== What you should do ==
Set down, exactly and with no pictures, the line that contains "Crush Cotton Gauze" and all lines after it in the listing.

== Collected data ==
+---+

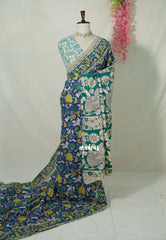 Royal Blue - Traditional Kalamkari Cotton Saree with Peacock Print Border - Best for Office Wear | Casual Wear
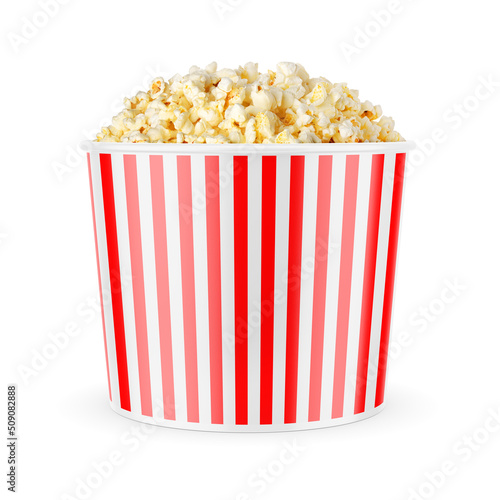 Popcorn bucket with red strips isolated on white.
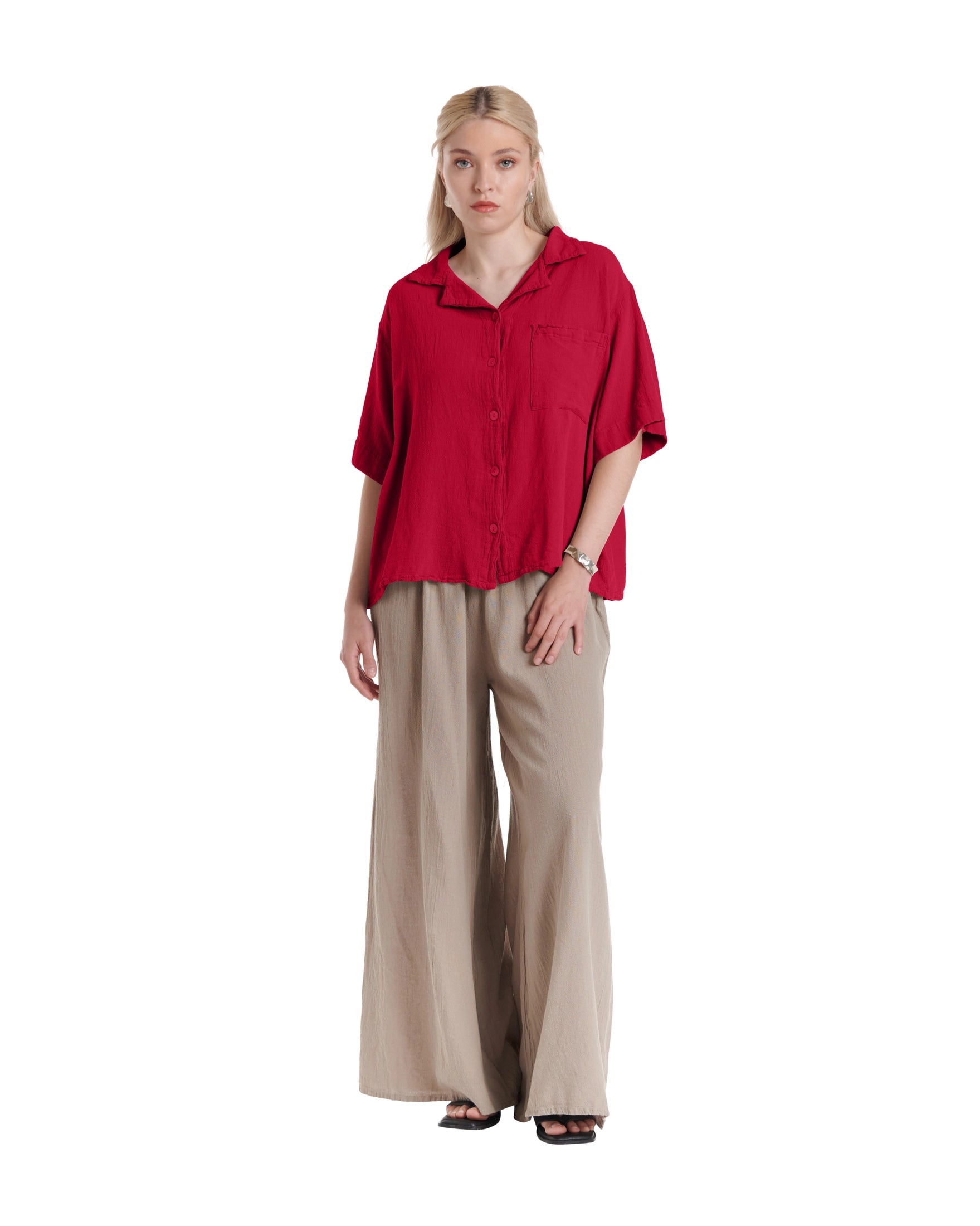 Crush Cotton Gauze Blouse – New Arrival-Oh My Gauze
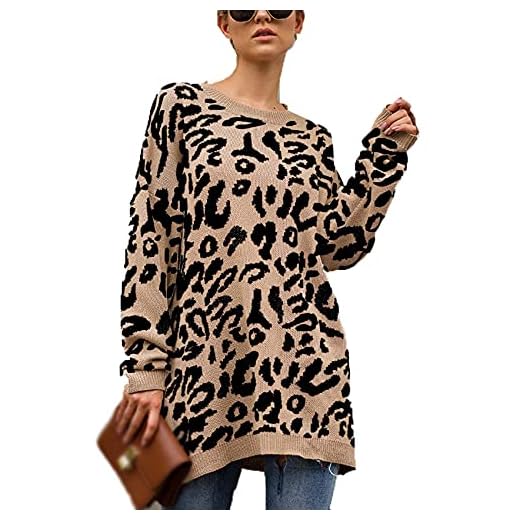 WZXHNYYZYQ Höst och vinter mode casual dam tröja leopard tryck flerfärgad rund hals tröja damer, kaki, XL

+---+

== Output of the exercise ==
 Crush Cotton Gauze Blouse – New Arrival-Oh My Gauze
 WZXHNYYZYQ Höst och vinter mode casual dam tröja leopard tryck flerfärgad rund hals tröja damer, kaki, XL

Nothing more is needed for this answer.